I heard If you inform the dmv about the accident over $1000 dmv can make your car SALVAGE. Can this be real? In what cases dmv has to inform? 

Thanks in advance.


----------



## Older Chauffeur (Oct 16, 2014)

Leonard818 said:


> I heard If you inform the dmv about the accident over $1000 dmv can make your car SALVAGE. Can this be real? In what cases dmv has to inform?
> 
> Thanks in advance.


In CA any accident involving injury or death, or property damage of $1000 or more, must be reported to the DMV. There is a form called an SR1 for this purpose. Each party involved, or their insurance companies or lawyers can submit the form.

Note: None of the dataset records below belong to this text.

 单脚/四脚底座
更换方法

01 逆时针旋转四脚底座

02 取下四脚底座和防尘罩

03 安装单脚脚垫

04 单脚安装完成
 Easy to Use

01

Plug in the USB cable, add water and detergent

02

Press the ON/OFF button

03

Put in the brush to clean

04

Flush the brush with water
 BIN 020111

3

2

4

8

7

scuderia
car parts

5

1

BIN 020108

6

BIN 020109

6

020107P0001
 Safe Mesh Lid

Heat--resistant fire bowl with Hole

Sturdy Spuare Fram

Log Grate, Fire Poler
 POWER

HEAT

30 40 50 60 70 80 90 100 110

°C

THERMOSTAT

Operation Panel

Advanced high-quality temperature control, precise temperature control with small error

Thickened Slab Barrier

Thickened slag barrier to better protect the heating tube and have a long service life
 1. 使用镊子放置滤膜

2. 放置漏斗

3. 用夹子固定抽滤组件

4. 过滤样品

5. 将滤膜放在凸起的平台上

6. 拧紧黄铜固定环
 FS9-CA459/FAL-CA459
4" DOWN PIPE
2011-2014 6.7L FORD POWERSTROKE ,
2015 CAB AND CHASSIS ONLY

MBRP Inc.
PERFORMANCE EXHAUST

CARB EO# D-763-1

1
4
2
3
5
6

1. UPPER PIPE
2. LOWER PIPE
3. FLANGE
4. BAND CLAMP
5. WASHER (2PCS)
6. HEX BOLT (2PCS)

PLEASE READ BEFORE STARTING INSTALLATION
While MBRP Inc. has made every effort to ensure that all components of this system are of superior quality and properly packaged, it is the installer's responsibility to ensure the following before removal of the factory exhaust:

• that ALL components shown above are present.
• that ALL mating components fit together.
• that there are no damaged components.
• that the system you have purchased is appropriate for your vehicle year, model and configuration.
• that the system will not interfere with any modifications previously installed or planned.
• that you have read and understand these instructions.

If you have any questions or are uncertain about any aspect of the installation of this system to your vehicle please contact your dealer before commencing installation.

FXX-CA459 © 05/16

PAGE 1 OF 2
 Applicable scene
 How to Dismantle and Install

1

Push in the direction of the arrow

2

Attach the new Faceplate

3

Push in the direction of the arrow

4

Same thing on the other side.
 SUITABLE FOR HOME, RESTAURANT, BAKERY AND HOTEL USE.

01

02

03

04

If you elect to repair a car that the responsible insurance company or owner has reported to the DMV as a total loss, it then requires a salvage title to be sure it is safe to operate on public roads, and to protect possible future buyers. To get a salvage title requires a vehicle inspection and filling out a form describing the repairs, receipts for repair or proof of purchase of parts, etc, if you do it yourself.

My parents went through this on an older, low mileage car that had purely cosmetic damage, the cost of which exceeded the value. They took the insurance payout and paid to have a body shop repair and paint the car.

But the $1000 threshold for reporting an accident doesn't have any bearing on that issue.

Disclosure: I'm not a lawyer, claims adjuster or DMV employee- I just have a basic understanding of how these things work. My advice and opinions are therefore worth just what you are paying for them.


----------